We must not, of course, expect any portraits of real landscapes, picture-postcards of beauty spots. Chinese artists did not go out into the open, to sit down in front of some motif and sketch it. They even learned their art by a strange method of meditation and concentration in which they first acquired skill in ‘how to paint pine-trees’, ‘how to paint rocks’, “how to paint clouds’, by studying not nature but the works of renowned masters. Only when they had thoroughly acquired this skill did they travel and contemplate the beauty of nature so as to capture the moods of the landscape. When they came home they would then try to recapture these moods by putting together their images of pine-trees, rocks and clouds much in the way a poet might string together a number of images which had come into his mind during a walk.
It was the ambition of these Chinese masters to acquire such a facility in the handling of brush and ink that they could write down their vision while their inspiration was still fresh. Often they would write a few lines of poetry and paint a picture on the same scroll of silk. The Chinese, therefore, consider it childish to look for details in pictures and then to compare them with the real world. They want, rather, to find in them the visible traces of the artist’s enthusiasm. It may not be easy for us to appreciate the boldest of these works, such as (Fig. 3.2), which consists only of some vague forms of mountain peaks emerging out of clouds. But once we try to put ourselves in the place of the painter, and to experience something of the awe he must have felt for these majestic peaks, we may at least get an inkling of what the Chinese value most highly in art.
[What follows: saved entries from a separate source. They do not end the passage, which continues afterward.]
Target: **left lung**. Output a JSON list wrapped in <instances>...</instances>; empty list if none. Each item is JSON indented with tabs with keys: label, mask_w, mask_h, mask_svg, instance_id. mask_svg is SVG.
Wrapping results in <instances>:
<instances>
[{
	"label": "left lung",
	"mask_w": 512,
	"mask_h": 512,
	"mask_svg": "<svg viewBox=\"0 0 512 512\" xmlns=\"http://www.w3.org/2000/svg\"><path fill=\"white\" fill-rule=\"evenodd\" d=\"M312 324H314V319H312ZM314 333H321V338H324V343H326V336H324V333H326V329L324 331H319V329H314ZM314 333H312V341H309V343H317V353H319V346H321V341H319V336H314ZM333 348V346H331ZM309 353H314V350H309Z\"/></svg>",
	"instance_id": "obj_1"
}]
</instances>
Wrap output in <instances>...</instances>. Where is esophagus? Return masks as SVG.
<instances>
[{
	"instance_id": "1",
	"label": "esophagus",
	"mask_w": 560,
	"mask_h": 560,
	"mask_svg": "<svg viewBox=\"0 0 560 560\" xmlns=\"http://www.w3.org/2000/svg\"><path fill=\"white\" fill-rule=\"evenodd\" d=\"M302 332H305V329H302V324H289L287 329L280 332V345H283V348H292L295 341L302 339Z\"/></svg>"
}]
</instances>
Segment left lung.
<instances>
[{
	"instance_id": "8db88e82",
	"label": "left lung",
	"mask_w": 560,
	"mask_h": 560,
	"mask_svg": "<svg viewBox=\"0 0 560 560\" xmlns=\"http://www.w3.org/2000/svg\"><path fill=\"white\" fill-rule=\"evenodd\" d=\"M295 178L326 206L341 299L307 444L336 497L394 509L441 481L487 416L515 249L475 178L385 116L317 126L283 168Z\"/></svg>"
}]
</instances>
For us it is easier to admire the same skill and concentration in more familiar subjects. The painting of three fishes in a pond (Fig. 3.3) gives an idea of the patient observation that must have gone into the artist’s study of his simple subject, and of the ease and mastery with which he handled it when he came to paint this picture. Again we see how fond the Chinese artists were of graceful curves, and how they could exploit their effects to suggest movement. The forms do not seem to make any clear symmetrical pattern.
They are not evenly distributed as in the Persian miniature. Nevertheless, we feel that the artist has balanced them with immense assurance. One can look at such a picture for a long stretch of time without getting bored. It is an experiment well worth trying.
There is something wonderful in this restraint of Chinese art, in its deliberate limitation to a few simple motifs of nature. But it almost goes without saying that this approach to painting also had its dangers. As time went on, nearly every type of brushstroke with which a stem of bamboo or a rugged rock could be painted was laid down and labelled by tradition, and so great was the general admiration for the works of the past that artists dared less and less to rely on their own inspiration.
The standards of painting remained very high throughout the subsequent centuries both in China and in Japan (which adopted the Chinese conceptions) but art became more and more like a graceful and elaborate game which has lost much of its interest as so many of its moves are known It was only after a new contact with the achievements of Western art in the eighteenth century that Japanese artists dared to apply the Eastern methods to new subjects. We shall see how fruitful these new experiments also became for the West when it first got to know them.